We played all those songs in some form off and on for the past 32 years. We did the whole album once in New York City. I love the songs. To play them as a set piece is very powerful. I moved to L.A. in 1968 and had lived there for years when I ran into Bruce in the early ‘80s. We go back to 1970 when we did an audition night for Bill Graham’s Fillmore West. I was always a fan. I would see him and his band in the ‘70s and ‘80s. I bumped into him at the Marquis. He mentioned that he had just finished a double album called The River. He asked if I wanted to listen to it. I was very grateful for that. He threw me in the car and went over to the studio. He sat me in front of the old NS-10 speakers, which were popular playback speakers. I listened to the whole double album and I still remember being struck by how I felt like they got the sizzle and electricity of the live show into the grooves for the first time in terms of making records in a wholesale fashion. They got that sizzle into every track. My favorite thing is playing live when there’s that sizzle and energy and crackle in the air. It’d deafening and maddening and it’s just a muddy mess of musical insanity sometimes. That’s part of the live experience. I felt like they got that into the record. Now, God knows how many decades later to be playing it as a set piece and adding my bit because I wasn’t there is a great honor and I’m embracing it.

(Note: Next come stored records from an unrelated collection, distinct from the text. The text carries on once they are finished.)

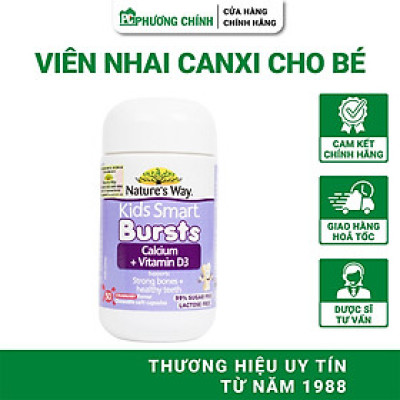 Viên Nhai Bổ Sung Canxi Cho Bé Nature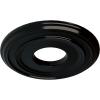image12 38quotOD x 4quotID x 1 18quotP Classic Ceiling Medallion Fits Canopies up to 7 14quotBlack Pearl Metallic Series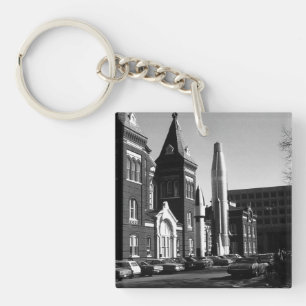 Vintage USA Washington National Air Space Museum Keychain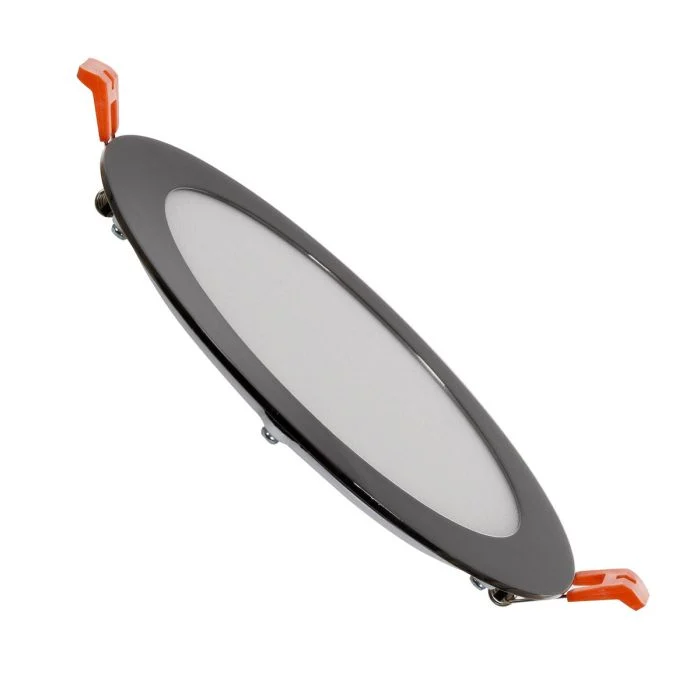 Downlight LED Esférica UltraSlim Negro 12W 960lm - 840 Blanco Frio | 170mm - Recorte 155mm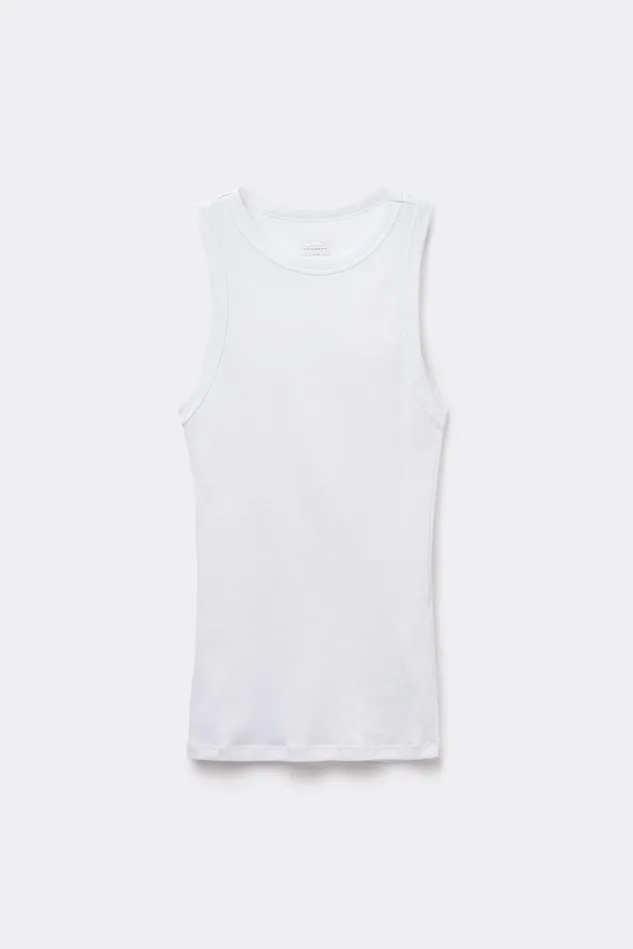 Intimissimi Camisoles Tank Tops Women Ribbed Tank Top In Superior Cotton White 001 8211 White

It was released during a recession. Do you think the songs reflect that?
I think it’s more about personal struggle. I love how Bruce writes. He’s as great a lyricist as we’ve ever had. That’s his forte if I had to pick one. Either you’re at peace and everything is okay with friends, family and money or there’s something coming apart. Sometimes, it’s all coming apart. He speaks to that more from the common man perspective but doesn’t exclude everybody because it’s more about the internal workings of man and the inherent human nature of greed and satisfying yourself and never having enough of things. It’s the reality of how is your family doing. Maybe your wife is sick. Maybe my parents are getting old and feeble and what do I do? It’s all in there. You’re sitting there inconsolable with “Stolen Car” and then he starts “Ramrod,” and it’s a wakeup call. It’s back and forth. I’m that schizophrenic writer myself. I do country, blues, rock, R&B and metal. It all comes from the blues and folk. Bruce has put it together in his own voice as well as anyone in history as ever done. I’m happy to sit there and play these songs that are so dear to me and add my piece to it and know that I have good instincts for it.

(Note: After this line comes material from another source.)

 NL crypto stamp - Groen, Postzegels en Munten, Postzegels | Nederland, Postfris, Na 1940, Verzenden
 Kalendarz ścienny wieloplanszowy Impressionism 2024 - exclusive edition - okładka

Springsteen has said that the album was a gateway of sorts to the writing that would emerge on subsequent albums. Do you think of the album in that way? I mean it’s not all doom and gloom.

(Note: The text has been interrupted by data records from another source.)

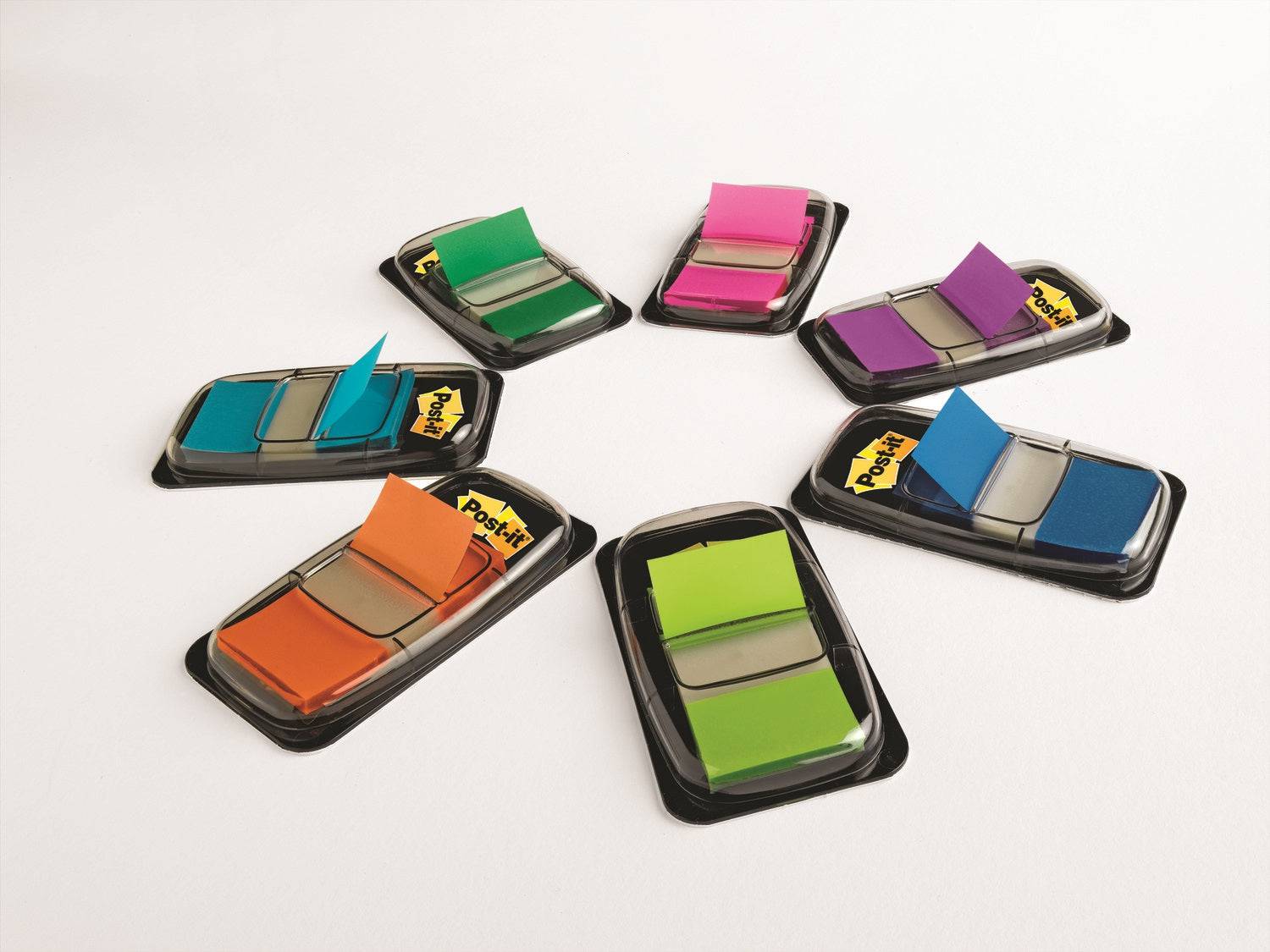 Post-it Flags Bright Blue Color 680-23. 1 x 1.7 in (25.4 mm x 43.2 mm) - Al Masam Stationery LLC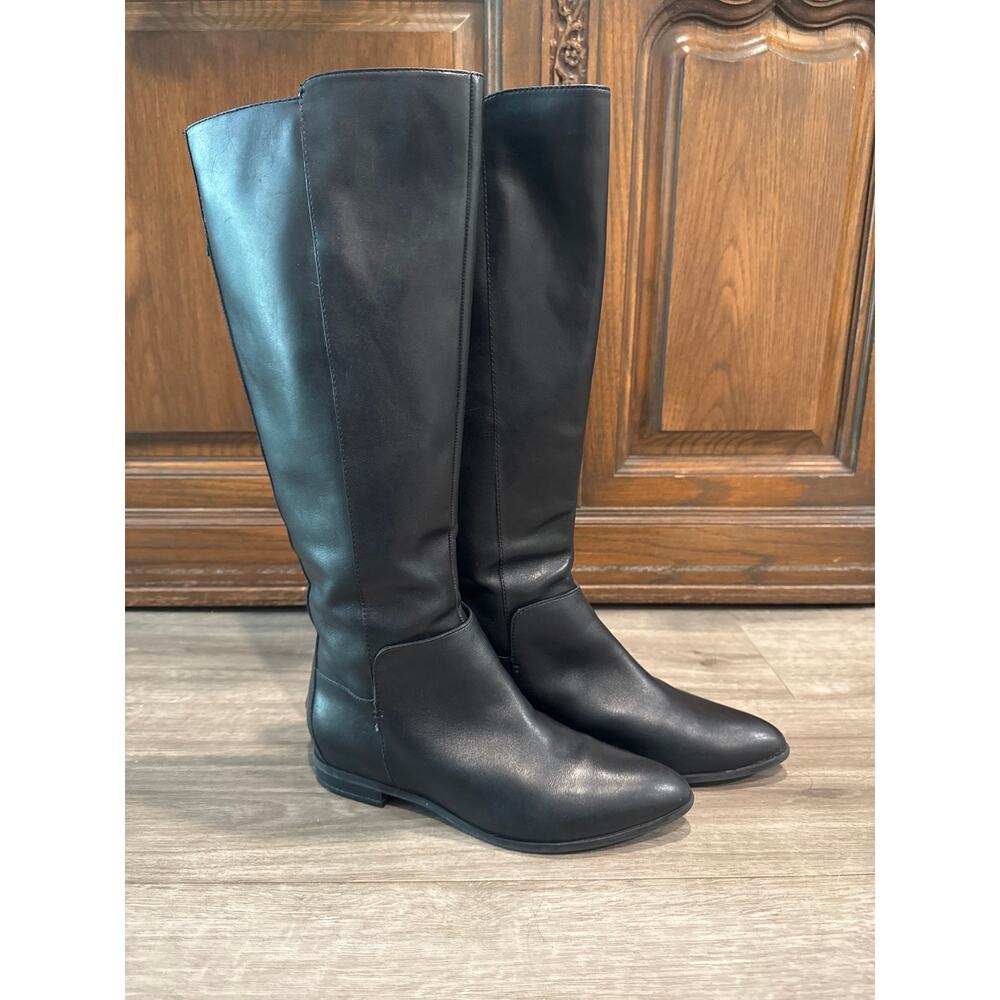 Nine West Leather Black Boots Women's Size 6½M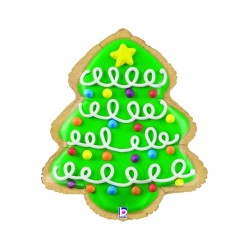 BALLON METALLIQUE SAPIN DE NOEL 53 CM 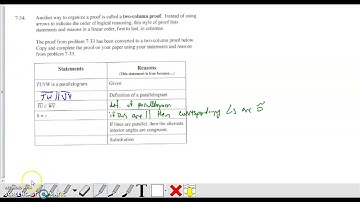 Int 2 CPM 7.1.3 Two-Column Proofs Part 1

It’s about the best of the human spirit. There is doom and gloom. If you’re smart, you’ll go and get out of your head and play basketball or football. Or play music for fun. Or paint or sing. You might interact with friends and family and things. Things that are funny and joyous and physical. Some people find comfort in their jobs. I’m lucky in that I am one of those people who can find a comfort even in my job.